Source: Project on Student Debt

Private student loans can be much more difficult to pay back: They usually lack income-based repayment options, and it’s often difficult to put payments on hold in times of financial stress. Many private loans aren’t forgivable if a student were to die or become severely disabled—meaning spouses or family members could be on the hook.

Private loans can also carry interest rates that fluctuate, sometimes going very high.

“The federal government offers fixed interest rate loans. They’re not at a variable interest rate as opposed to many private loans that are out there," she says.

Scott says that Wichita State does its best to hammer these points home, but that it’s ultimately a student’s responsibility to keep track of the money they’re borrowing.

But some say parents and educators need to do a better job readying students for the price of college.

Melinda Lewis works in the School of Social Welfare at the University of Kansas. She co-authored a book about student loan debt. She says the problem is societal, and that we shouldn’t be asking teenagers to roll the dice with tens of thousands of dollars.

“Our education system doesn’t do a very good job equipping young people to be good financial actors," she says. "We’re essentially asking a 19-year-old to predict what the return on his or her degree is going to be in an uncertain labor market.”

Credit Courtesy
Melinda Lewis.

Lewis says the U.S. needs to get away from the model of student loans as a way to pay for college. That doesn’t mean asking students to be frugal or work 40 hours a week; it means fixing the system itself.
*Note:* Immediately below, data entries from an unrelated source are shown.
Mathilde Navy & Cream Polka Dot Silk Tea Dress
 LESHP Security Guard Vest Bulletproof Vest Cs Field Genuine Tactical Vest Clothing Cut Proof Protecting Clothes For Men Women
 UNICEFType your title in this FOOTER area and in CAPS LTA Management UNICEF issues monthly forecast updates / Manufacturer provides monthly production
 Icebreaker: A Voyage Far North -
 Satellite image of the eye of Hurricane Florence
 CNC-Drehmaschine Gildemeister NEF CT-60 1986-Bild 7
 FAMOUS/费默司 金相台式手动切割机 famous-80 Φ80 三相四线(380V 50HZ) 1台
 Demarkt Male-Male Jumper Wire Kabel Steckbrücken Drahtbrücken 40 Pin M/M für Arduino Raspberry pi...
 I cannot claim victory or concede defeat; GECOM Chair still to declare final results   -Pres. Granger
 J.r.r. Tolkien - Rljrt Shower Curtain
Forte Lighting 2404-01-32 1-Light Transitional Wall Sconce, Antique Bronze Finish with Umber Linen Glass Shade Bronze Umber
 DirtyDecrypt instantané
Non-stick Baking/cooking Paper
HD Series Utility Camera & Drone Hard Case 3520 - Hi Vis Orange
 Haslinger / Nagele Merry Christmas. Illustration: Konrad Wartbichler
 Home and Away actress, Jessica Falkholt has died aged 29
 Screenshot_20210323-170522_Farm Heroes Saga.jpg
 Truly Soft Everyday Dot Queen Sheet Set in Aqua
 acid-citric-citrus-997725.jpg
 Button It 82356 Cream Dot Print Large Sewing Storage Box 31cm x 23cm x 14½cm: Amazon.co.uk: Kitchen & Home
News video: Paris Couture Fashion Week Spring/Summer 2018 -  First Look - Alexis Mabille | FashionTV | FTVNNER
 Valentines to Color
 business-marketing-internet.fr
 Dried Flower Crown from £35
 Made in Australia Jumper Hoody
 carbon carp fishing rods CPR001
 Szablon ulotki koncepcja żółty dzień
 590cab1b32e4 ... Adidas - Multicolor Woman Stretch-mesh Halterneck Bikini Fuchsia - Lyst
Lewis says the first step is to reinvest in public higher education.

Data shows that both federal and state governments drastically cut funding for public universities during the great recession, and those paying tuition have taken the brunt of those cuts. Lewis says it’s time to put that money back in the form of cheaper tuition and more widely available grants.

She also says parents and educators should start talking about college when children are still in diapers, not in their junior year of high school.

“If you have 18 or 19 years to save for college, even low-income families can really accumulate significant assets," she says.

She says a child knowing they have a college savings account can have a huge impact on their K-12 education.

“Being able to tell a kid, 'This is your money for when you go to college,' makes that child have better social and emotional competency when they get ready to enter kindergarten," Lewis says. "It can have effects on reading and math scores, on attendance and engagement in school. So there are all these advantages if we start financing college from birth rather than a promissory note when you’re 18.”

Credit Nadya Faulx/piktochart

Lewis mentions a program in Maine that provides a $500 higher education grant to each child born in the state. The grant can be used at any accredited school in the country.

She also suggests providing more relief to those who have already graduated, those who are in college, and those who will enter college before anything changes.

“This has had consequences that we never predicted and that nobody is happy with," she says. "And so, let's find ways to make sure that those student borrowers are not so disadvantaged just because of the way that they had to finance college."

Lewis says that income-based repayment plans are a step in the right direction. She also supports providing relief in other areas, like underwriting for mortgages or help with retirement plans. This would allow borrowers to keep pace with those peers who avoided student loans.

As the national dialogue continues to talk about a student loan epidemic, Lewis says we can’t afford to scare kids away from higher education. Even if nothing changes, there are mountains of evidence that show that not having a degree is far worse than any amount of debt.